## WHAT NEEDS TO BE DONE:
Starting with the line containing "Кадр из видео" and going on through the line containing "Tureen and stand", rewrite this data with "Tureen" changed to "Soup bowl" and everything else left as it is.

## DATA SUPPLIED:

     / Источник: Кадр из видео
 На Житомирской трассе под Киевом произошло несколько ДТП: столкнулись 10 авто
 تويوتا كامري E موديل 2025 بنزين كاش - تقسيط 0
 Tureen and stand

* * *

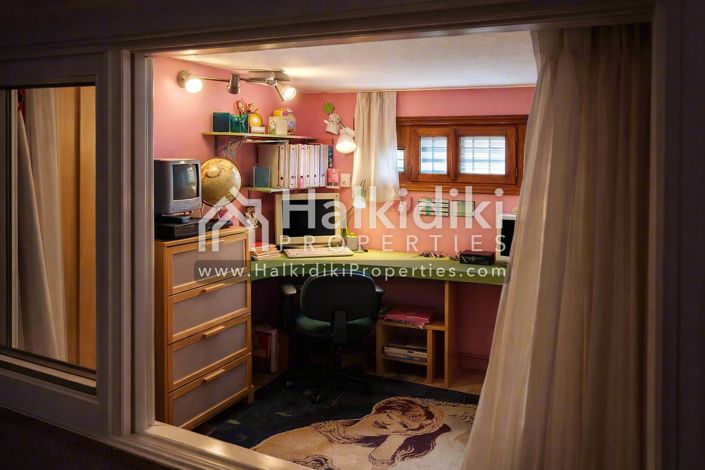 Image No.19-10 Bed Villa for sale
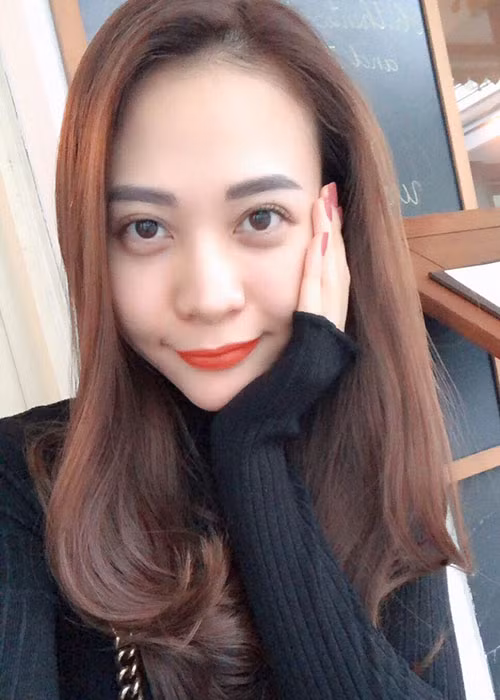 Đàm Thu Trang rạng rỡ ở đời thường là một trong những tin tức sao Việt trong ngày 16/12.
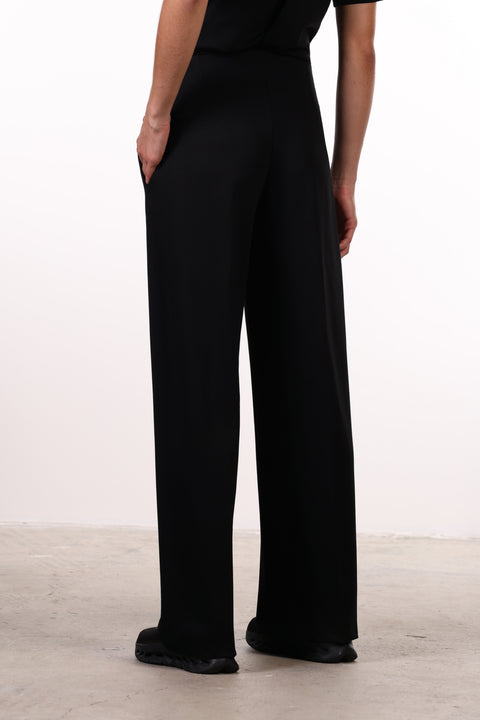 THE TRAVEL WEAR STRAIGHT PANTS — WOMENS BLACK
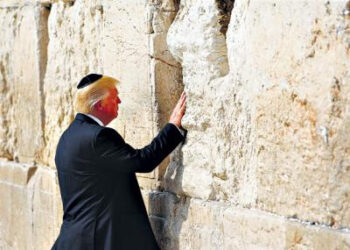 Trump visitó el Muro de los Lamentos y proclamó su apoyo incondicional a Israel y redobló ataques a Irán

## RESPONSE AREA:
     / Источник: Кадр из видео
 На Житомирской трассе под Киевом произошло несколько ДТП: столкнулись 10 авто
 تويوتا كامري E موديل 2025 بنزين كاش - تقسيط 0
 Soup bowl and stand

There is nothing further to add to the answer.